Hedge funds and large money managers usually invest with a focus on the long-term horizon and, therefore, short-lived dips on the charts, usually don’t make them change their opinion towards a company. This time it may be different. During the first 6 weeks of the fourth quarter we observed increased volatility and small-cap stocks underperformed the market. Hedge fund investor letters indicated that they are cutting their overall exposure, closing out some position and doubling down on others. Let’s take a look at the hedge fund sentiment towards Belden Inc. (NYSE:BDC) to find out whether it was one of their high conviction long-term ideas.
Why do we pay any attention at all to hedge fund sentiment? Our research has shown that hedge funds’ large-cap stock picks indeed failed to beat the market between 1999 and 2016. However, we were able to identify in advance a select group of hedge fund holdings that outperformed the market by 18 percentage points since May 2014 through December 3, 2018 (see the details here). We were also able to identify in advance a select group of hedge fund holdings that’ll significantly underperform the market. We have been tracking and sharing the list of these stocks since February 2017 and they lost 24% through December 3, 2018. That’s why we believe hedge fund sentiment is an extremely useful indicator that investors should pay attention to.
We’re going to take a gander at the fresh hedge fund action surrounding Belden Inc. (NYSE:BDC).
How are hedge funds trading Belden Inc. (NYSE:BDC)?
At Q3’s end, a total of 10 of the hedge funds tracked by Insider Monkey were bullish on this stock, a change of -9% from the previous quarter. Below, you can check out the change in hedge fund sentiment towards BDC over the last 13 quarters. With hedgies’ capital changing hands, there exists a few noteworthy hedge fund managers who were increasing their holdings substantially (or already accumulated large positions).
More specifically, Basswood Capital was the largest shareholder of Belden Inc. (NYSE:BDC), with a stake worth $3.9 million reported as of the end of September.

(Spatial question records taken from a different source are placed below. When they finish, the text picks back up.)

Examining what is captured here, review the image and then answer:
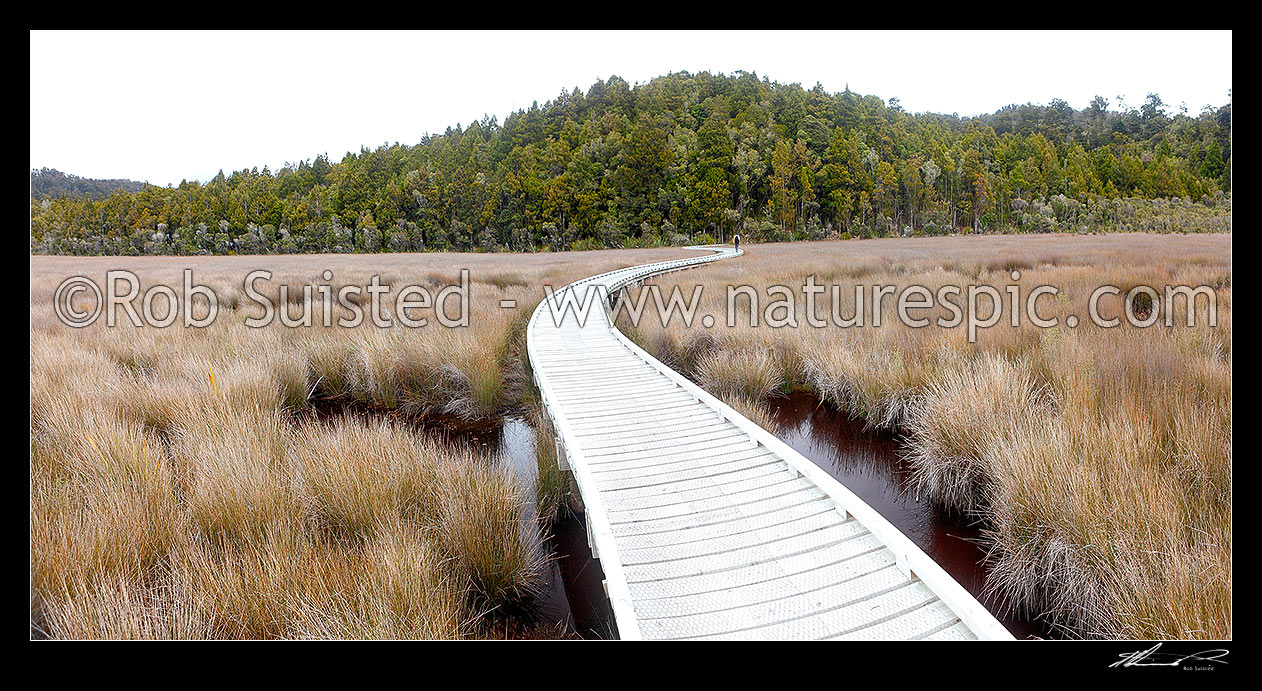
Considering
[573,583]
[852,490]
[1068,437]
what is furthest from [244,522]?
[1068,437]

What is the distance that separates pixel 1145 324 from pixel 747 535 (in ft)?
22.6

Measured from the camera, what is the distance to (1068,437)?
3512 millimetres

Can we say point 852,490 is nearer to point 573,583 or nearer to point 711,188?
point 573,583

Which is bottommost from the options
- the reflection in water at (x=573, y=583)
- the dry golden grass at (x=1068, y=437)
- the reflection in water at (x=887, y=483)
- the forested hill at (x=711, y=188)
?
the reflection in water at (x=573, y=583)

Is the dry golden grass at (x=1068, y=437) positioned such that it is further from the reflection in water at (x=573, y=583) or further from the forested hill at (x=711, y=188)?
the forested hill at (x=711, y=188)

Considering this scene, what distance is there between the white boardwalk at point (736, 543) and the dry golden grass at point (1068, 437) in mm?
884
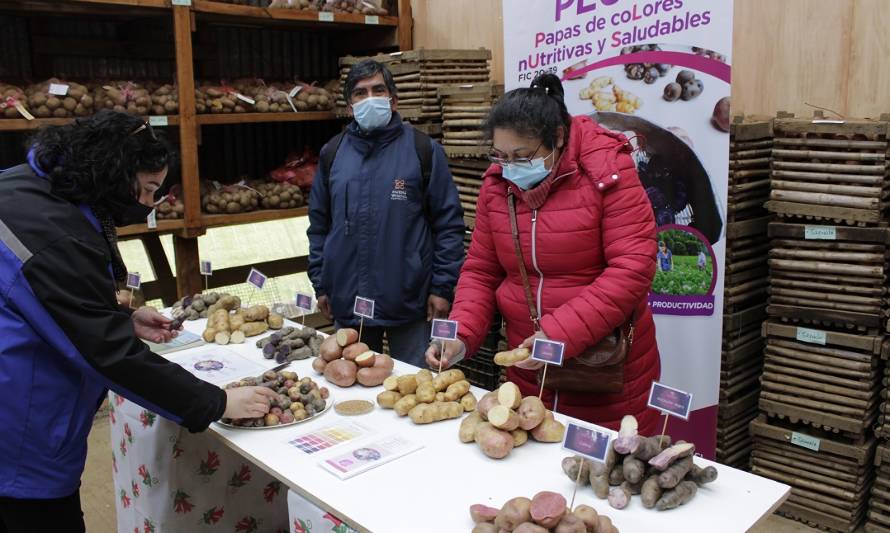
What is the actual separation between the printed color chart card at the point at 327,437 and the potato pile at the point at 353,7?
3.72 meters

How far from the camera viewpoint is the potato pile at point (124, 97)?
438 cm

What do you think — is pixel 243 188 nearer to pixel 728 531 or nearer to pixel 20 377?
pixel 20 377

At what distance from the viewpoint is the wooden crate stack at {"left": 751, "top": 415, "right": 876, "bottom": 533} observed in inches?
130

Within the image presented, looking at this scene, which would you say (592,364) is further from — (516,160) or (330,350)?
(330,350)

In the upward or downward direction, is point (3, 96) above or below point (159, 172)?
above

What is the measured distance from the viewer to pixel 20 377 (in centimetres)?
173

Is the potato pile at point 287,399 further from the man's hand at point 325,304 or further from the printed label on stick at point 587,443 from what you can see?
the man's hand at point 325,304

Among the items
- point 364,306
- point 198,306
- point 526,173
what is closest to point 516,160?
point 526,173

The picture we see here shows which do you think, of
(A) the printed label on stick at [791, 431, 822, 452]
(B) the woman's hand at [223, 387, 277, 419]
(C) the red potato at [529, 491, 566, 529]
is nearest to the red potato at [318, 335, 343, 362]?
(B) the woman's hand at [223, 387, 277, 419]

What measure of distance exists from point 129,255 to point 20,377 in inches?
154

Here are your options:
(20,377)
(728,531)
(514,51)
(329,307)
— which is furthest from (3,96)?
(728,531)

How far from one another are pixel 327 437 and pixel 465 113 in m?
2.46

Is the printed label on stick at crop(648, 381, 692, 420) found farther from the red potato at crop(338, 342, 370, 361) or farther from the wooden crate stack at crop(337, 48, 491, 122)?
the wooden crate stack at crop(337, 48, 491, 122)

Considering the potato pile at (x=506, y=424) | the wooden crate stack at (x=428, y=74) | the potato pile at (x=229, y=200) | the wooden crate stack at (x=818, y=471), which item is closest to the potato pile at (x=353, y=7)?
the wooden crate stack at (x=428, y=74)
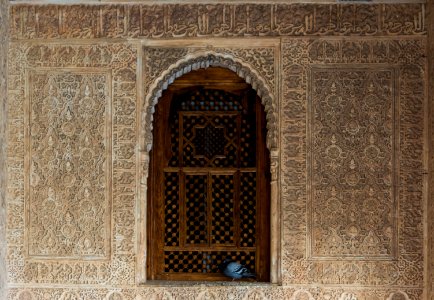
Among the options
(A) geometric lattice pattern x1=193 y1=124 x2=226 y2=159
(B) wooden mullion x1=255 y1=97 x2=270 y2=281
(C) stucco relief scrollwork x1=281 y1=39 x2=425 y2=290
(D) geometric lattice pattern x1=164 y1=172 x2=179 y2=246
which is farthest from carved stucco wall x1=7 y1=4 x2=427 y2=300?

Trailing Basswood Capital was Citadel Investment Group, which amassed a stake valued at $2.2 million. Prescott Group Capital Management, Marshall Wace LLP, and PEAK6 Capital Management were also very fond of the stock, giving the stock large weights in their portfolios.
Due to the fact that Belden Inc. (NYSE:BDC) has faced declining sentiment from hedge fund managers, it’s safe to say that there is a sect of hedge funds that elected to cut their positions entirely in the third quarter. It’s worth mentioning that Alexander Roepers’s Atlantic Investment Management dropped the largest investment of all the hedgies watched by Insider Monkey, valued at about $4.5 million in stock, and Joshua Nash’s Ulysses Management was right behind this move, as the fund dropped about $1.2 million worth. These bearish behaviors are intriguing to say the least, as total hedge fund interest fell by 1 funds in the third quarter.
Let’s now review hedge fund activity in other stocks – not necessarily in the same industry as Belden Inc. (NYSE:BDC) but similarly valued. These stocks are Sinclair Broadcast Group, Inc. (NASDAQ:SBGI), Adtalem Global Education Inc. (NYSE:ATGE), Eventbrite, Inc. (NYSE:EB), and Orbotech Ltd. (NASDAQ:ORBK). This group of stocks’ market values are closest to BDC’s market value.
|Ticker||No of HFs with positions||Total Value of HF Positions (x1000)||Change in HF Position|
View table here if you experience formatting issues.
As you can see these stocks had an average of 23.5 hedge funds with bullish positions and the average amount invested in these stocks was $490 million. That figure was $12 million in BDC’s case. Sinclair Broadcast Group, Inc. (NASDAQ:SBGI) is the most popular stock in this table. On the other hand Adtalem Global Education Inc. (NYSE:ATGE) is the least popular one with only 16 bullish hedge fund positions. Compared to these stocks Belden Inc. (NYSE:BDC) is even less popular than ATGE. Considering that hedge funds aren’t fond of this stock in relation to other companies analyzed in this article, it may be a good idea to analyze it in detail and understand why the smart money isn’t behind this stock. This isn’t necessarily bad news. Although it is possible that hedge funds may think the stock is overpriced and view the stock as a short candidate, they may not be very familiar with the bullish thesis. In either case more research is warranted.